=== EXERCISE DIRECTIONS ===
The records below must be duplicated exactly, character for character.

Saved data entries
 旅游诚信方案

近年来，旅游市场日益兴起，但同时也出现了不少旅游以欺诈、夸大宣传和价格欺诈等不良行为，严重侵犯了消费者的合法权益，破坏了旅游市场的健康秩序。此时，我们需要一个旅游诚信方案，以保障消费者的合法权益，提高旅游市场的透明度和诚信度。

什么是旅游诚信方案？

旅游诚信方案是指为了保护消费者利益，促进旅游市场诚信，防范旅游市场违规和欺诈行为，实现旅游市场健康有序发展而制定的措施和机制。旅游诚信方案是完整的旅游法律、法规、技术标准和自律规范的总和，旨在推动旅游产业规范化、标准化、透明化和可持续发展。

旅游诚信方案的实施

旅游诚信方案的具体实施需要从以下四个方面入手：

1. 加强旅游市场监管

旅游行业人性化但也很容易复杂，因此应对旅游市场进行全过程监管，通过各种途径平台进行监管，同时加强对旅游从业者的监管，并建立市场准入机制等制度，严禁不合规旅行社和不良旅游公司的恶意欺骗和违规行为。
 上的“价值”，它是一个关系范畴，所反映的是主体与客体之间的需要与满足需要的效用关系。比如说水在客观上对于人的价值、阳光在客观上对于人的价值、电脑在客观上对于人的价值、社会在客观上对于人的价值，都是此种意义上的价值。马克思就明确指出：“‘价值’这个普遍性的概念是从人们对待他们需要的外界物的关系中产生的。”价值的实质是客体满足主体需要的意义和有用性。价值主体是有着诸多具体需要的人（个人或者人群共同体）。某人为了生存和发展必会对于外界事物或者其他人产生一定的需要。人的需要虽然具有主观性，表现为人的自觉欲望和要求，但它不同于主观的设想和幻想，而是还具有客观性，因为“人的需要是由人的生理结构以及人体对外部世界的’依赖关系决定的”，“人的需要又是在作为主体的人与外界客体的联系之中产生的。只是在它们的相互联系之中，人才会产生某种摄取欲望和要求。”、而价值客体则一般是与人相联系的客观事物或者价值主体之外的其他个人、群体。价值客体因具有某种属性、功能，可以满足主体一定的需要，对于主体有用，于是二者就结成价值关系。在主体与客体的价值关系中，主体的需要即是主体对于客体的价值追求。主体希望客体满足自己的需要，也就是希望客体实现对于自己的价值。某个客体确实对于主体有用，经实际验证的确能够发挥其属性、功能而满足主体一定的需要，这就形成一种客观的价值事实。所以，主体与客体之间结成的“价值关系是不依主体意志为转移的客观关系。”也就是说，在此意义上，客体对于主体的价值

=== SOLVED EXERCISE ===
 旅游诚信方案

近年来，旅游市场日益兴起，但同时也出现了不少旅游以欺诈、夸大宣传和价格欺诈等不良行为，严重侵犯了消费者的合法权益，破坏了旅游市场的健康秩序。此时，我们需要一个旅游诚信方案，以保障消费者的合法权益，提高旅游市场的透明度和诚信度。

什么是旅游诚信方案？

旅游诚信方案是指为了保护消费者利益，促进旅游市场诚信，防范旅游市场违规和欺诈行为，实现旅游市场健康有序发展而制定的措施和机制。旅游诚信方案是完整的旅游法律、法规、技术标准和自律规范的总和，旨在推动旅游产业规范化、标准化、透明化和可持续发展。

旅游诚信方案的实施

旅游诚信方案的具体实施需要从以下四个方面入手：

1. 加强旅游市场监管

旅游行业人性化但也很容易复杂，因此应对旅游市场进行全过程监管，通过各种途径平台进行监管，同时加强对旅游从业者的监管，并建立市场准入机制等制度，严禁不合规旅行社和不良旅游公司的恶意欺骗和违规行为。
 上的“价值”，它是一个关系范畴，所反映的是主体与客体之间的需要与满足需要的效用关系。比如说水在客观上对于人的价值、阳光在客观上对于人的价值、电脑在客观上对于人的价值、社会在客观上对于人的价值，都是此种意义上的价值。马克思就明确指出：“‘价值’这个普遍性的概念是从人们对待他们需要的外界物的关系中产生的。”价值的实质是客体满足主体需要的意义和有用性。价值主体是有着诸多具体需要的人（个人或者人群共同体）。某人为了生存和发展必会对于外界事物或者其他人产生一定的需要。人的需要虽然具有主观性，表现为人的自觉欲望和要求，但它不同于主观的设想和幻想，而是还具有客观性，因为“人的需要是由人的生理结构以及人体对外部世界的’依赖关系决定的”，“人的需要又是在作为主体的人与外界客体的联系之中产生的。只是在它们的相互联系之中，人才会产生某种摄取欲望和要求。”、而价值客体则一般是与人相联系的客观事物或者价值主体之外的其他个人、群体。价值客体因具有某种属性、功能，可以满足主体一定的需要，对于主体有用，于是二者就结成价值关系。在主体与客体的价值关系中，主体的需要即是主体对于客体的价值追求。主体希望客体满足自己的需要，也就是希望客体实现对于自己的价值。某个客体确实对于主体有用，经实际验证的确能够发挥其属性、功能而满足主体一定的需要，这就形成一种客观的价值事实。所以，主体与客体之间结成的“价值关系是不依主体意志为转移的客观关系。”也就是说，在此意义上，客体对于主体的价值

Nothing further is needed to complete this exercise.